◆ WORK INSTRUCTIONS
Below is a set of records. Please retype every one exactly.

Start of Block

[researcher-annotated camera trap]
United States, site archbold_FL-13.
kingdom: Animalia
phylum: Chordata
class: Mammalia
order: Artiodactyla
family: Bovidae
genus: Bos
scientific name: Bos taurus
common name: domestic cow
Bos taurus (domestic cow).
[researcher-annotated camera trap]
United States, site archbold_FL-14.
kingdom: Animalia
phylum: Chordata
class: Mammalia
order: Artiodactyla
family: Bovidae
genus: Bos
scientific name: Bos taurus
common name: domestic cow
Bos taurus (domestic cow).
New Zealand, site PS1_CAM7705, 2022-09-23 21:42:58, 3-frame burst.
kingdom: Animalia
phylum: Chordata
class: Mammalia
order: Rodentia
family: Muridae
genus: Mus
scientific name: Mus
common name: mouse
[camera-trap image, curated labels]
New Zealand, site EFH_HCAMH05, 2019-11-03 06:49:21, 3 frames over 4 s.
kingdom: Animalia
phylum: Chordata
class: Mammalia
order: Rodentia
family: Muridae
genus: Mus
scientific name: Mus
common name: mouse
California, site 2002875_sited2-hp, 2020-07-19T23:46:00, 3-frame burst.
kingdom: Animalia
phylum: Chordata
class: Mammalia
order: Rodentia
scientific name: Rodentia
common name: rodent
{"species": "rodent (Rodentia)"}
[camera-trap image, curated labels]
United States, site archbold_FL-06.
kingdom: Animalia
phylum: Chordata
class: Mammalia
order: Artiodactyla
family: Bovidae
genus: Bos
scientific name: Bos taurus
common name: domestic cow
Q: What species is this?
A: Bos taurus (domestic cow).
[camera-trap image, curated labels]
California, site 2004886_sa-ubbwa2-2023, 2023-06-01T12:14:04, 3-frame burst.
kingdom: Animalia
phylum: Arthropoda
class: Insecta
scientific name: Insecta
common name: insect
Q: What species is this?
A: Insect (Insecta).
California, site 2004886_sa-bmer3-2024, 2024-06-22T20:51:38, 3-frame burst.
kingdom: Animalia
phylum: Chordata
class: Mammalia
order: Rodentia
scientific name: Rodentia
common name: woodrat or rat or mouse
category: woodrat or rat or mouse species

End of Block

◆ RESPONSE AREA
[researcher-annotated camera trap]
United States, site archbold_FL-13.
kingdom: Animalia
phylum: Chordata
class: Mammalia
order: Artiodactyla
family: Bovidae
genus: Bos
scientific name: Bos taurus
common name: domestic cow
Bos taurus (domestic cow).
[researcher-annotated camera trap]
United States, site archbold_FL-14.
kingdom: Animalia
phylum: Chordata
class: Mammalia
order: Artiodactyla
family: Bovidae
genus: Bos
scientific name: Bos taurus
common name: domestic cow
Bos taurus (domestic cow).
New Zealand, site PS1_CAM7705, 2022-09-23 21:42:58, 3-frame burst.
kingdom: Animalia
phylum: Chordata
class: Mammalia
order: Rodentia
family: Muridae
genus: Mus
scientific name: Mus
common name: mouse
[camera-trap image, curated labels]
New Zealand, site EFH_HCAMH05, 2019-11-03 06:49:21, 3 frames over 4 s.
kingdom: Animalia
phylum: Chordata
class: Mammalia
order: Rodentia
family: Muridae
genus: Mus
scientific name: Mus
common name: mouse
California, site 2002875_sited2-hp, 2020-07-19T23:46:00, 3-frame burst.
kingdom: Animalia
phylum: Chordata
class: Mammalia
order: Rodentia
scientific name: Rodentia
common name: rodent
{"species": "rodent (Rodentia)"}
[camera-trap image, curated labels]
United States, site archbold_FL-06.
kingdom: Animalia
phylum: Chordata
class: Mammalia
order: Artiodactyla
family: Bovidae
genus: Bos
scientific name: Bos taurus
common name: domestic cow
Q: What species is this?
A: Bos taurus (domestic cow).
[camera-trap image, curated labels]
California, site 2004886_sa-ubbwa2-2023, 2023-06-01T12:14:04, 3-frame burst.
kingdom: Animalia
phylum: Arthropoda
class: Insecta
scientific name: Insecta
common name: insect
Q: What species is this?
A: Insect (Insecta).
California, site 2004886_sa-bmer3-2024, 2024-06-22T20:51:38, 3-frame burst.
kingdom: Animalia
phylum: Chordata
class: Mammalia
order: Rodentia
scientific name: Rodentia
common name: woodrat or rat or mouse
category: woodrat or rat or mouse species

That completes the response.